ACROSS THE ENGLISH CHANNEL

In the year 1925, the WSA sponsored Helen Wainwright and Ederle for their first attempt for the difficult swim. Last minute though, Helen had to cancel due to an injury, and it was up to Ederle if she wanted to do it herself, or if she wanted to wait for her to get better. Of course, she decided she would do it alone, and got coaching from Jabez Wolffe, who attempted to swim the channel 22 times before. August 8th rolled around and she began her swim, but she was disqualified when Wolffe tried to get another swimmer to recover her from the water. Gertrude was bitterly against this decision, and later it was speculated that he didn’t want Ederle to succeed. She later returned to New York and continued to train, but this time it was with coach Bill Burgess, who swam the channel in 1911. She received a contract from the New York Daily News and Chicago Tribune that paid her expenses and gave her a decent salary. Approximately one year after her first attempt, she was successful in swimming across the channel. She started at Cap Gris-Nez in France at 7:08 am on August 6th, 1926, and reached shore at Kingsdown Kent. This was about 14 hours and 34 minutes later. Her record stayed for almost 50 years before someone broke her record in 1950 by 13 hours and 23 minutes. 

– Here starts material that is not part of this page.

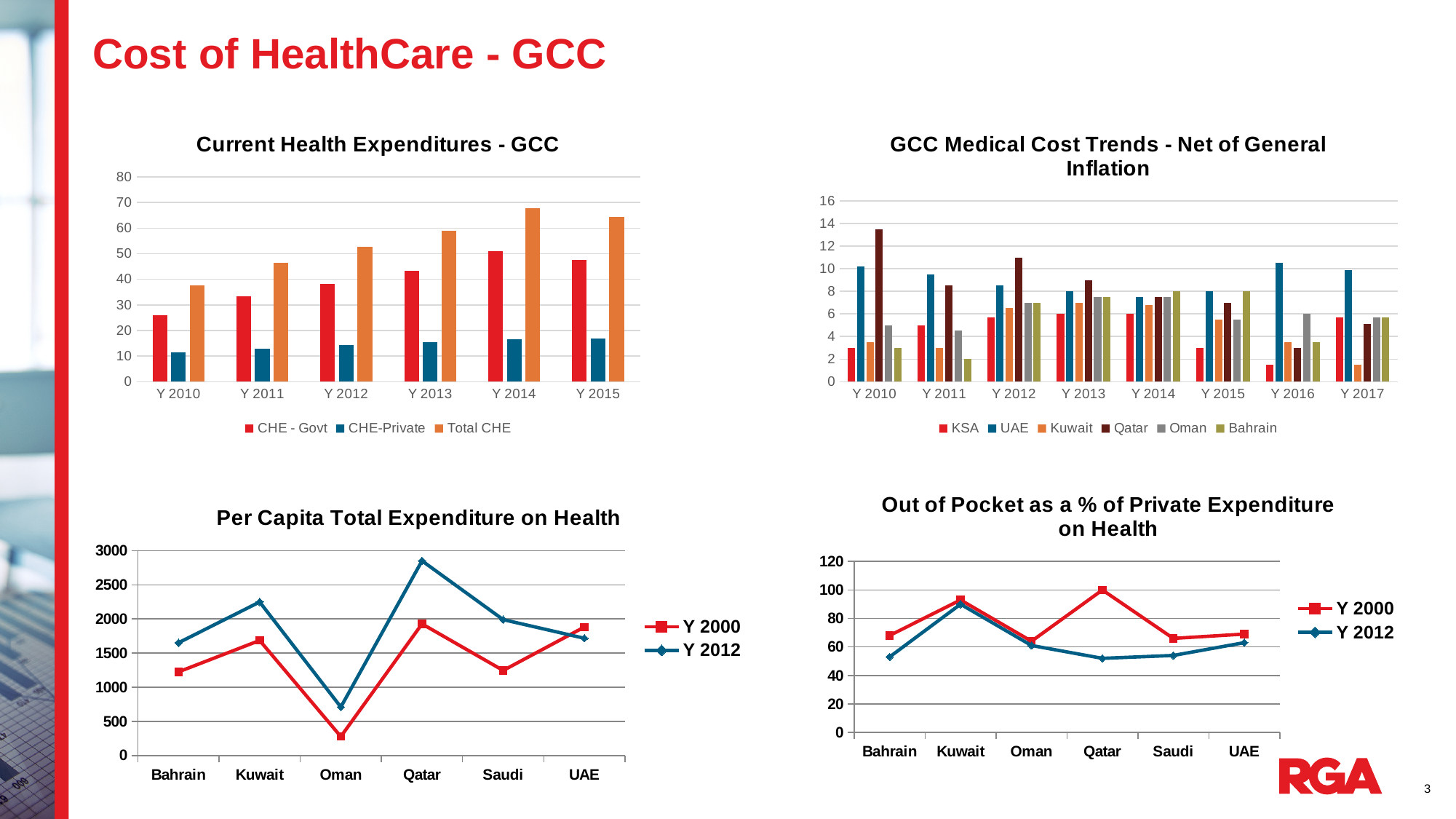
In the 'Current Health Expenditures - GCC' chart, is the Total CHE value for Y 2010 greater or less than 40? less In the 'Per Capita Total Expenditure on Health' chart, which country has the lowest Y 2000 value? Oman In the 'GCC Medical Cost Trends - Net of General Inflation' chart, is the Qatar value for Y 2010 greater or less than 12? greater In the 'Out of Pocket as a % of Private Expenditure on Health' chart, which country has the highest Y 2000 value? Qatar How many years are shown on the x axis of the 'GCC Medical Cost Trends - Net of General Inflation' chart? 8 In the 'Current Health Expenditures - GCC' chart, which year has the highest Total CHE bar? Y 2014 How many countries does the legend of the 'GCC Medical Cost Trends - Net of General Inflation' chart list? 6 In the 'Out of Pocket as a % of Private Expenditure on Health' chart, is the Y 2012 value for Bahrain greater or less than 60? less What type of chart is the 'Current Health Expenditures - GCC' chart? Bar chart How many series does the legend of the 'Current Health Expenditures - GCC' chart list? 3 In the 'Per Capita Total Expenditure on Health' chart, which country has the highest Y 2012 value? Qatar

Before Ederle had successfully crossed the English Channel, only 5 men had succeeded before her, best time being 16 hours and 33 minutes by Enrique Tirabocchi.

Later Life and Death

She had made an arrangement with Edward L. Hyman to appear in the Brooklyn Mark Strand Theatre, which paid her way more than any other performer. She played herself in a movie (Swim Girl). 

Because she had measles as a child, Ederle had bad hearing the majority of her life. She had never married and by 2001, she was living in a nursing home. Gertrude Ederle sadly passed away on November 3rd, 2003 in Wyckoff, New Jersey at the age of 98. She was buried in the Woodlawn Cemetery in the Bronx, New York.

Gertrude Ederle was inducted into the International Swimming Hall of Fame as “Honor Swimmer” in 1965. She was inducted into the National Women’s Hall of Fame in 2003. Annual swim in New York (Battery Park to Sandy Hook) is named after her to honor her, and follows the course she swam

Gertrude Ederle is an amazing woman, and with her hard determination, and never giving up, she reached her goal. A biographical film was released in 2024, sharing her life.